The tasks
- a) According to the article on the sixth season of Mad Men, on what date did the season conclude?
- b) Reproduce the passage of the article on the sixth season of Mad Men from "The sixth season of" up to and including "the counterculture movement.".

Page
= = = = = = =

The sixth season of the American television drama series Mad Men premiered on April 7, 2013, with a two-hour episode and concluded on June 23, 2013. It consisted of thirteen episodes, each running for approximately 48 minutes. AMC broadcast the sixth season on Sundays at 10:00 pm (ET) in the United States. The season premiered in the UK on Sky Atlantic on April 10, 2013. The sixth season was released on DVD and Blu-ray in region 1 on November 5, 2013. Season six takes place between December 1967 and November 1968, with characters struggling to adjust to the changing office dynamics based on the counterculture movement.

Cast

Main cast
Jon Hamm as Don Draper
Elisabeth Moss as Peggy Olson
Vincent Kartheiser as Pete Campbell
January Jones as Betty Francis
Christina Hendricks as Joan Harris
Aaron Staton as Ken Cosgrove
Rich Sommer as Harry Crane
Kiernan Shipka as Sally Draper
Jessica Paré as Megan Draper
Kevin Rahm as Ted Chaough
Christopher Stanley as Henry Francis
Jay R. Ferguson as Stan Rizzo
Ben Feldman as Michael Ginsberg
Mason Vale Cotton as Bobby Draper
Robert Morse as Bert Cooper
John Slattery as Roger Sterling

Recurring cast

Guest stars
Talia Balsam as Mona Sterling
Pamela Dunlap as Pauline Francis
Peyton List as Jane Sterling
Joe O'Connor as Tom Vogel
Julia Ormond as Marie Calvet
Danny Strong as Danny Siegel
Marten Holden Weiner as Glen Bishop
Ray Wise as Ed Baxter

Episodes

Production and writing
Matthew Weiner and the rest of the writers began work on the sixth season in July 2012. Principal photography for the sixth season began in October 2012. Cast members John Slattery and Jon Hamm each again directed episodes this season; Slattery directed two, while Hamm directed one episode. Slattery had previously directed three episodes for the series, while Hamm made his directorial debut in season five with the episode "Tea Leaves". The two-hour premiere had portions shot on-location in Hawaii. Weiner commented on the structure of the premiere, saying, "it's really constructed like a film. It is its own story and hopefully it foreshadows the rest of the season." Weiner said regarding the final 26 episodes of the series, "I can feel the end coming. I also felt like I'm not going to do 13 episodes of set-up; it should set itself up as it goes, as it always does." Executive producers and writing team Andre Jacquemetton and Maria Jacquemetton, the only writers besides Weiner to be on the writing staff for every season, departed the series after the conclusion of the sixth season to develop new projects.

= = = = = = =

Provided material
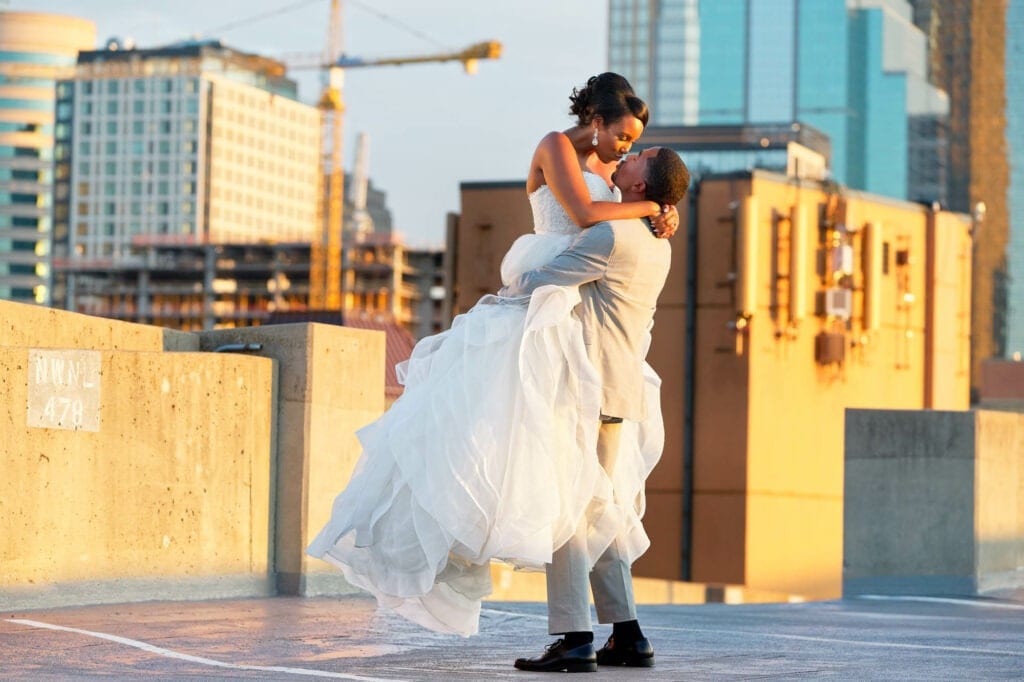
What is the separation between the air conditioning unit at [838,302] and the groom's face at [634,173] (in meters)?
33.6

= = = = = = =

Task answers
- a) June 23, 2013

- b)
The sixth season of the American television drama series Mad Men premiered on April 7, 2013, with a two-hour episode and concluded on June 23, 2013. It consisted of thirteen episodes, each running for approximately 48 minutes. AMC broadcast the sixth season on Sundays at 10:00 pm (ET) in the United States. The season premiered in the UK on Sky Atlantic on April 10, 2013. The sixth season was released on DVD and Blu-ray in region 1 on November 5, 2013. Season six takes place between December 1967 and November 1968, with characters struggling to adjust to the changing office dynamics based on the counterculture movement.